La biographie épique de Napoléon par l’infatigable réalisateur Ridley Scott est sortie le 22 novembre sur nos écrans. Incarnation du pouvoir et de l’ambition – les qualités premières d’un « grand homme » historique –, Napoléon a fasciné nombre de cinéastes, au premier rang desquels Abel Gance, dont le film muet de 1927 est souvent cité comme étant la plus grande œuvre cinématographique de tous les temps.
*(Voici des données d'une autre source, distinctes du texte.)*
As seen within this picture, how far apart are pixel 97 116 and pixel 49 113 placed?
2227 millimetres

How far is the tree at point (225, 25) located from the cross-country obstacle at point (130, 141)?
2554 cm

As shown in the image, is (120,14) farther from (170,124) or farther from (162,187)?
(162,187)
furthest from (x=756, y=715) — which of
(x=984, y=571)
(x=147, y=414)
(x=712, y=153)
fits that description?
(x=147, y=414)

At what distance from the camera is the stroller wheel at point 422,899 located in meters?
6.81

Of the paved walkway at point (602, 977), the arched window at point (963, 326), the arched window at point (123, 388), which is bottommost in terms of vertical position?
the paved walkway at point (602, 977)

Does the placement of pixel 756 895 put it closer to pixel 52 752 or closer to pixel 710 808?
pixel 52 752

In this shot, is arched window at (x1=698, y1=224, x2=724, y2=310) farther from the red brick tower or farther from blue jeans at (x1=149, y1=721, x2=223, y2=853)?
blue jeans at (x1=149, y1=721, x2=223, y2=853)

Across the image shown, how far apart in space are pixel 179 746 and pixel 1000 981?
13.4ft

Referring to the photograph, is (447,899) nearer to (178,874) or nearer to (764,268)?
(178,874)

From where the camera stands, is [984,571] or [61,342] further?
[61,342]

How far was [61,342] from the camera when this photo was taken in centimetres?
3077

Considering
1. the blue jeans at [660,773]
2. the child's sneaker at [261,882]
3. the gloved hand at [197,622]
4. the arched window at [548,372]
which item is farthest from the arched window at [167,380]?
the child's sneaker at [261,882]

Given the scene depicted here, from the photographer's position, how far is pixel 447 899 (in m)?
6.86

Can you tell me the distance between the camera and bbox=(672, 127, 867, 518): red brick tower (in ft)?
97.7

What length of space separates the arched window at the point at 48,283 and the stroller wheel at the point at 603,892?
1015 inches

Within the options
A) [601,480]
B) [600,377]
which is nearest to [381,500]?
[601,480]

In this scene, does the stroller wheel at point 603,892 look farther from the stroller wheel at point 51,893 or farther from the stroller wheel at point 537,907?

Mais, de nos jours, alors que la majorité des chercheurs se détournent du concept de « grand homme », on peine à trouver des historiens prêts à soutenir une vision aussi héroïque de l’histoire.

Du fait de la trajectoire météorique qui fit de lui le maître d’une grande partie de l’Europe, Napoléon est devenu l’archétype de la théorie du grand homme historique – une école de pensée très en vogue au XIXe siècle, qui voyait l’histoire comme façonnée majoritairement par des individus hors norme. Le Britannique Thomas Carlyle [1795-1881] alla jusqu’à affirmer que « l’histoire du monde n’est rien d’autre que la biographie des grands hommes ».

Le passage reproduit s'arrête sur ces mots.